**INFORMATION GIVEN:**
┌────────
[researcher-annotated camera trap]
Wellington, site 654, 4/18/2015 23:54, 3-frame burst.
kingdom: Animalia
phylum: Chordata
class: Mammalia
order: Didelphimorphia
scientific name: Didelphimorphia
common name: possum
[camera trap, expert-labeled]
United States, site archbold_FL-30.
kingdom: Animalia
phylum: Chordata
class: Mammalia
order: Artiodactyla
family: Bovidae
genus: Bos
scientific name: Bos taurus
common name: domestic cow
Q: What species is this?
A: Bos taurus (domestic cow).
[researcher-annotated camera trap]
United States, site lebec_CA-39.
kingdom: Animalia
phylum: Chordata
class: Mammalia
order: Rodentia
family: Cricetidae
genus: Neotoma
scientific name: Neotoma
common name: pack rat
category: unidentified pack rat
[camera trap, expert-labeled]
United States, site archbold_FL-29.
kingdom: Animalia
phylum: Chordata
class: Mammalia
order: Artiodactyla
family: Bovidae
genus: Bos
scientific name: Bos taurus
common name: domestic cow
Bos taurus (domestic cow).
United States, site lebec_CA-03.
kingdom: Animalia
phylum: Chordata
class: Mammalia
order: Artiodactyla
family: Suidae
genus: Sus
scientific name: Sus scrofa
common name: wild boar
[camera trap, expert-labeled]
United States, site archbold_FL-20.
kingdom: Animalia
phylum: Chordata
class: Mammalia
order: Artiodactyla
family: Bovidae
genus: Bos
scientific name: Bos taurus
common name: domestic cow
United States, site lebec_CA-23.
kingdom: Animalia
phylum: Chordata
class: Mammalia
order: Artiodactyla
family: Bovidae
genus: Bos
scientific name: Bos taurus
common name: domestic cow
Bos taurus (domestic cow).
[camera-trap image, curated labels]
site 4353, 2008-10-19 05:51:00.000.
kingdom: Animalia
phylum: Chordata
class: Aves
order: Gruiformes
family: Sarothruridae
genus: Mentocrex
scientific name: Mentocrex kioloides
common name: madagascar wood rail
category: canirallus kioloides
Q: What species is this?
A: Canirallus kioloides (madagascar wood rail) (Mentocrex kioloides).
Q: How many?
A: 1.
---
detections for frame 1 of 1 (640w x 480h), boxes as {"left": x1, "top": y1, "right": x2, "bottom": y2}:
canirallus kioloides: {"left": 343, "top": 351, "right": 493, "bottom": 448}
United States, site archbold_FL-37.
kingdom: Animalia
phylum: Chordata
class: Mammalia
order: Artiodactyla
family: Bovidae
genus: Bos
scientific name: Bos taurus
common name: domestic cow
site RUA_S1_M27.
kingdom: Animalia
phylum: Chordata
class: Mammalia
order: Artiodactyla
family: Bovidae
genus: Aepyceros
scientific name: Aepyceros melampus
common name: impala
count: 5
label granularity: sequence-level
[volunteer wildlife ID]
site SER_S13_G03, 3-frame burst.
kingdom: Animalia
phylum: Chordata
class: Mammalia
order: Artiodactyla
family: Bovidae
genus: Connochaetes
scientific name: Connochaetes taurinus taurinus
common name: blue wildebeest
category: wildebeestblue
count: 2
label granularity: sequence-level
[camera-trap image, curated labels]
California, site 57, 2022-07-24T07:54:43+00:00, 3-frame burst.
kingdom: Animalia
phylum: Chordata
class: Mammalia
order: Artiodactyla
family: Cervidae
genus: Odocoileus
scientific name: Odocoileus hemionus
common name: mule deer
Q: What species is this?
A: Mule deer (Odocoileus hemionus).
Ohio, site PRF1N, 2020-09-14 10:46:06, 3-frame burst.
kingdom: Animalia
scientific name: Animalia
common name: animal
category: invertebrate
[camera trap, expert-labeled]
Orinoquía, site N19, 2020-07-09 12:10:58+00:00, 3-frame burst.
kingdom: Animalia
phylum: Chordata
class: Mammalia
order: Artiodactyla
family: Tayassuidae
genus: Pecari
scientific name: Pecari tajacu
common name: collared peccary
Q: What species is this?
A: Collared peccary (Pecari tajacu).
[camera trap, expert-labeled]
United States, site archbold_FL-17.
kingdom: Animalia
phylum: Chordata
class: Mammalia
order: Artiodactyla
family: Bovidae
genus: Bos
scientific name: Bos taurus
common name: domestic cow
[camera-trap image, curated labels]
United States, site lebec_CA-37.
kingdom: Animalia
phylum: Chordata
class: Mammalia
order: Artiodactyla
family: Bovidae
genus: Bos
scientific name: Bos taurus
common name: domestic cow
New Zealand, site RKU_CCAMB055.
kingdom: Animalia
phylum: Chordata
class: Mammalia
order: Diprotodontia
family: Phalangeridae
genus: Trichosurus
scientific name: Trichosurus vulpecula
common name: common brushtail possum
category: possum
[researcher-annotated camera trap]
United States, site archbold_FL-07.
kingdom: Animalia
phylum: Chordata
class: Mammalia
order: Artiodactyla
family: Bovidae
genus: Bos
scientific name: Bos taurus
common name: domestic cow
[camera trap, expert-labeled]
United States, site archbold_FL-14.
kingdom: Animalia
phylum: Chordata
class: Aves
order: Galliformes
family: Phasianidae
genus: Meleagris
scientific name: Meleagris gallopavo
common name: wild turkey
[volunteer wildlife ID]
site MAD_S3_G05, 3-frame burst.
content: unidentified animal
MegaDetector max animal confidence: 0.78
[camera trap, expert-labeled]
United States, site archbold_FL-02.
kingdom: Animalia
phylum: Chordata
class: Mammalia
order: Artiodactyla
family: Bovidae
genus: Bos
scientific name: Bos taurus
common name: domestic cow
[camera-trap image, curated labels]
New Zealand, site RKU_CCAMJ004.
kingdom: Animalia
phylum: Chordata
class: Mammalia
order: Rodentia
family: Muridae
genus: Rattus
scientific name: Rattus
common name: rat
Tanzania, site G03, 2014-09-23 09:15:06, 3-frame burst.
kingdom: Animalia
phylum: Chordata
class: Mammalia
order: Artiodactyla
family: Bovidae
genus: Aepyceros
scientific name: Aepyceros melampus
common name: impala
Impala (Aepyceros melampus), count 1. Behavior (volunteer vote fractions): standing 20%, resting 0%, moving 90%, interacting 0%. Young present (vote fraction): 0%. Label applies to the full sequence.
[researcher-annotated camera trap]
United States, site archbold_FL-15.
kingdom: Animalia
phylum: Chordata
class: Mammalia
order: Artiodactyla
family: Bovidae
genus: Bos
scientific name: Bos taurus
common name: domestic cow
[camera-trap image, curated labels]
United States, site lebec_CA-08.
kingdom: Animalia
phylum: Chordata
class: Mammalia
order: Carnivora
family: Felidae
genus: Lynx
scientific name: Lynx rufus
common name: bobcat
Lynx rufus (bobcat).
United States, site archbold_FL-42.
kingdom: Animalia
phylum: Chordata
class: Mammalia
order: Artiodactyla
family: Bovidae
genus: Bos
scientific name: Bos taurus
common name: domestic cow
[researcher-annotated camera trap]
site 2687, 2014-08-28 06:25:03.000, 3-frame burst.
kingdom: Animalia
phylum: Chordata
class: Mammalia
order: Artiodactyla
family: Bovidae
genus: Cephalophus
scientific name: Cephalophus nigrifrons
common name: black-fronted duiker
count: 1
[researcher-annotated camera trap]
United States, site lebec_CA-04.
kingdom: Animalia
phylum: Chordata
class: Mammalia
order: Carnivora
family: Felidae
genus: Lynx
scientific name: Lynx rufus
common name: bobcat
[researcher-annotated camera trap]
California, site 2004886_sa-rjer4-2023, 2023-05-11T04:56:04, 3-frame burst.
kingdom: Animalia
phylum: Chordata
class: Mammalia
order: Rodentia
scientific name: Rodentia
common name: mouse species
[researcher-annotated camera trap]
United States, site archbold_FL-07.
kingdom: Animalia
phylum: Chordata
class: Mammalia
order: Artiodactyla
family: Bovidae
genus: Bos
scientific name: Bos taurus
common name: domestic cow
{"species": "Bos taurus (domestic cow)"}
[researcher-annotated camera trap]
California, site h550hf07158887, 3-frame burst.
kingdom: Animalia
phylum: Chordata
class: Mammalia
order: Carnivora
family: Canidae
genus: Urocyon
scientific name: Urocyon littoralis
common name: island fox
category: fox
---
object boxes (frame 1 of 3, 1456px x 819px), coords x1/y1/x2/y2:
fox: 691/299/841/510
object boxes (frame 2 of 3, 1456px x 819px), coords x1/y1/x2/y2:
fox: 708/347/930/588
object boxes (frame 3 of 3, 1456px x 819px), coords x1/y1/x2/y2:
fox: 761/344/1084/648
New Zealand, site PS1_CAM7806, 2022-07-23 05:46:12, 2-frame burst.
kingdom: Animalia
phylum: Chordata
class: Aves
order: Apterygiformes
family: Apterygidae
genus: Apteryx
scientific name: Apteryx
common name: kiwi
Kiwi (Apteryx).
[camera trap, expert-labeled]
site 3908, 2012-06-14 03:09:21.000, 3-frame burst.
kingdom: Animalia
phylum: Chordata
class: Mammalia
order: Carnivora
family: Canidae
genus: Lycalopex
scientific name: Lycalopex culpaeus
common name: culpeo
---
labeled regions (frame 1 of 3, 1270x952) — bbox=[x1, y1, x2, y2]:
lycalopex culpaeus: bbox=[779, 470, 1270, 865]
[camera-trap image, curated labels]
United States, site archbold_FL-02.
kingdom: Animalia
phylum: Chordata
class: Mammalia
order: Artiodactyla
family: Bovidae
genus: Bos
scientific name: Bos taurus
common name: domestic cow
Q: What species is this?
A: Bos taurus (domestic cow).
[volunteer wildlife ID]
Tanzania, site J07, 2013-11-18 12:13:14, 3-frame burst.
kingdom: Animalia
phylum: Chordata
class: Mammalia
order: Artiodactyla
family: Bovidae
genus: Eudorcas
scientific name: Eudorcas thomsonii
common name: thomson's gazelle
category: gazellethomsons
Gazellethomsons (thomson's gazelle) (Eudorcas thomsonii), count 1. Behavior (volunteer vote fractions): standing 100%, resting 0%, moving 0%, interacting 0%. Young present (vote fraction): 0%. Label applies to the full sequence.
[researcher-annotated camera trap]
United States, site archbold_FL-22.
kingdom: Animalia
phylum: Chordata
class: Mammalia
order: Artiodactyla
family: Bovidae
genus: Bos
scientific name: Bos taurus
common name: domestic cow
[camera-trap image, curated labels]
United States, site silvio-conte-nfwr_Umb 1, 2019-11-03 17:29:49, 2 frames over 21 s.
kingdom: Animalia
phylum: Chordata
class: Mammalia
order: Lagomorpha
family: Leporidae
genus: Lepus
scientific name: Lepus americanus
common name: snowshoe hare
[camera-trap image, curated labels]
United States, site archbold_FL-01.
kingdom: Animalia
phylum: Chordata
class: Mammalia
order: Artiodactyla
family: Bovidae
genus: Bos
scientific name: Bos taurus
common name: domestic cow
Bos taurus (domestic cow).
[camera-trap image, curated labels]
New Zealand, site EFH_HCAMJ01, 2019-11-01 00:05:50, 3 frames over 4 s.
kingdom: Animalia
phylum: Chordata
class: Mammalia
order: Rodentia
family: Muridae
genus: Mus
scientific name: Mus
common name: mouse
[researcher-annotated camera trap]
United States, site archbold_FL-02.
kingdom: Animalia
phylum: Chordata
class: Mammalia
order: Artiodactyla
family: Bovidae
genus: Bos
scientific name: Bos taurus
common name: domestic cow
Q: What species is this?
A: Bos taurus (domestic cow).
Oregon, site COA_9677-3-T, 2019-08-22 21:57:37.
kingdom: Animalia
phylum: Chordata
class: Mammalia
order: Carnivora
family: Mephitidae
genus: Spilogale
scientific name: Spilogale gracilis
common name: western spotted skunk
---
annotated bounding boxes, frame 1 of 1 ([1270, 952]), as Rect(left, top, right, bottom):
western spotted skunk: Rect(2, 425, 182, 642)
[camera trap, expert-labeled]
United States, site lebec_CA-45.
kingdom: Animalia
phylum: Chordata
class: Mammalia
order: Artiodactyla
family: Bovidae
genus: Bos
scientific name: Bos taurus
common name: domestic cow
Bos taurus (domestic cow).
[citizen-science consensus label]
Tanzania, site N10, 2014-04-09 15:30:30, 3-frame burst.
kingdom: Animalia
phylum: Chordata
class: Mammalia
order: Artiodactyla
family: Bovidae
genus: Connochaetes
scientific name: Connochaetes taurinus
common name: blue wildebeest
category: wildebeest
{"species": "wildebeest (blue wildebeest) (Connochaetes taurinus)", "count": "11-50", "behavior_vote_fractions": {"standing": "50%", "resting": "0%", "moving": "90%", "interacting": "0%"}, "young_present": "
└────────
**YOUR INSTRUCTIONS:** Your answer should be the lines above, from the line containing "scientific name: Urocyon littoralis" up to and including the line containing "scientific name: Apteryx", reproduced exactly and with nothing else.

**RESULT FOR THIS TASK:**
scientific name: Urocyon littoralis
common name: island fox
category: fox
---
object boxes (frame 1 of 3, 1456px x 819px), coords x1/y1/x2/y2:
fox: 691/299/841/510
object boxes (frame 2 of 3, 1456px x 819px), coords x1/y1/x2/y2:
fox: 708/347/930/588
object boxes (frame 3 of 3, 1456px x 819px), coords x1/y1/x2/y2:
fox: 761/344/1084/648
New Zealand, site PS1_CAM7806, 2022-07-23 05:46:12, 2-frame burst.
kingdom: Animalia
phylum: Chordata
class: Aves
order: Apterygiformes
family: Apterygidae
genus: Apteryx
scientific name: Apteryx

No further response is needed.